Collis alighted on China. Barring a few historiographical issues – he was writing before Hugh Trevor-Roper’s demolition of Edmund Backhouse in The Hermit of Peking, so Collis uses some of the products of that old fraud’s pen without scepticism – his turn was successful.

Studies of Chinese history – including a sympathetic and colourful history of the prelude to the first Opium War, Foreign Mud, and a work on Confucius, The First Holy One – are equally of note. Most monumental is Collis’s attempt to create a diorama of the Middle Kingdom as encountered by Western emissaries to China’s imperial court in The Great Within.

Collis wrote three plays, none of which were performed; and he dabbled in films – none of which were produced. He cultivated elite friends, such as Bill, Viscount Astor. Collis was well-connected for a disgruntled ex-civil servant, but not at all for what he now was: a writer whose books appeared often, and which when they appeared got good notices; a writer who had transformed from a one-man imperial awkward squad to an intellectual, whose opinion on all manner of things was actively sought.

Collis then wrote what are his most beautiful and now-unfashionable works: retellings, in a language of fairytale and wonder, of myth, legend and magic. Some of them are reconstitutions of canonical works. The Quest for Sita is a telling of a portion of the Ramayana.

In The Descent of the God, Collis himself features. It is a tale of the magical powers of an island hill within his jurisdiction while he was a civil servant. He bracketed this tale as a ‘romance’; it has an ancient story about angering the gods within its framing narrative – but it is clear that Collis himself believed in the supernatural. The book describes a hill that emanates a fragrance so strong as to convince locals of the presence of a powerful spirit – a hill whose soil, when analysed scientifically, has no uncommon properties,  but where Collis believed he had seen ghosts.

Postwar, Collis wrote his memoirs in two back-to-back volumes – The Journey Out and Into Hidden Burma – parts of which are tedious, like all memoirs of school, others illuminating, notably that which deals with his service in the First World War as an officer in an ill-fated Burmese regiment. He was sent to the Middle East, where his men faced their own demons more than the enemy; they committed suicide at a frightening rate.

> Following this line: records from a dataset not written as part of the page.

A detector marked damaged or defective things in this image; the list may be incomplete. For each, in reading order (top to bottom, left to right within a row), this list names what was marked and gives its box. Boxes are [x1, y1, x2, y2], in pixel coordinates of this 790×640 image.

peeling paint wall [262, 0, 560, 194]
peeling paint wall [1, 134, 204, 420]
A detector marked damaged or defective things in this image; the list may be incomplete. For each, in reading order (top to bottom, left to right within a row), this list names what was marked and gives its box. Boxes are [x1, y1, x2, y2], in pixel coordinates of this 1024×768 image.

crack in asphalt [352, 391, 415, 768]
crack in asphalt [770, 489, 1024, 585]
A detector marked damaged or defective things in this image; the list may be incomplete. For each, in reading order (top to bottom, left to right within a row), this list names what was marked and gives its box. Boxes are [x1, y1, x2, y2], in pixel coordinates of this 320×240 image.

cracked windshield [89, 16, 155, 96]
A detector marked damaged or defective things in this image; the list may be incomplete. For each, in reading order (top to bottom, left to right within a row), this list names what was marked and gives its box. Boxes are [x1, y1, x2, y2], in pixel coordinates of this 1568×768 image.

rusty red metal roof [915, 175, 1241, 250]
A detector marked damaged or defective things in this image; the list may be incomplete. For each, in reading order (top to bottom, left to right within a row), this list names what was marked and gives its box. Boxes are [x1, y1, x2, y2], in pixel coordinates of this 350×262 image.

Collis turned to history late in life: elegant little books on Cortés and Marco Polo, and a peculiar but enjoyable history of the Peasants’ Revolt as a continuation of the Hundred Years’ War, The Hurling Time. A series of portraits of travellers: The Land of the Great Image, on the friar Sebastien Manrique; and The Grand Peregrination, the first biography in any language on Fernao Mendes Pinto, author of one of the great classics of Portugal, who, like Marco Polo, was disdained by many in his lifetime, accused of lying, of being a rough man with no knowledge of the things he claimed to have seen with his own eyes.

Collis was a man whose time in the civil service came to an end when it was still inconvenient to imagine civil rights for some classes and races, where the ‘colour bar’ was real. He retired before he could have a hand in decolonisation, but it is clear where his sympathies lay.

Orwell wrote that Collis was ‘good imperialist’ with ‘concern for the good name of English justice’, but Collis’s own books contradict that impression. He was a romantic, uncategorisable man. His superstitions were Burmese, just as his sympathies were.

In the penultimate year of his life, 1972, Collis was at an event attended by Prime Minister Edward Heath. As if motivated to sum up, Collis defined himself thus: ‘I am Maurice Collis. I have written thirty-five books, some of which were considered bolshy in their day, but I believe there is nothing in any of them that a modern conservative could object to.’

Only when the empire was dead was Collis’ place in the world made right.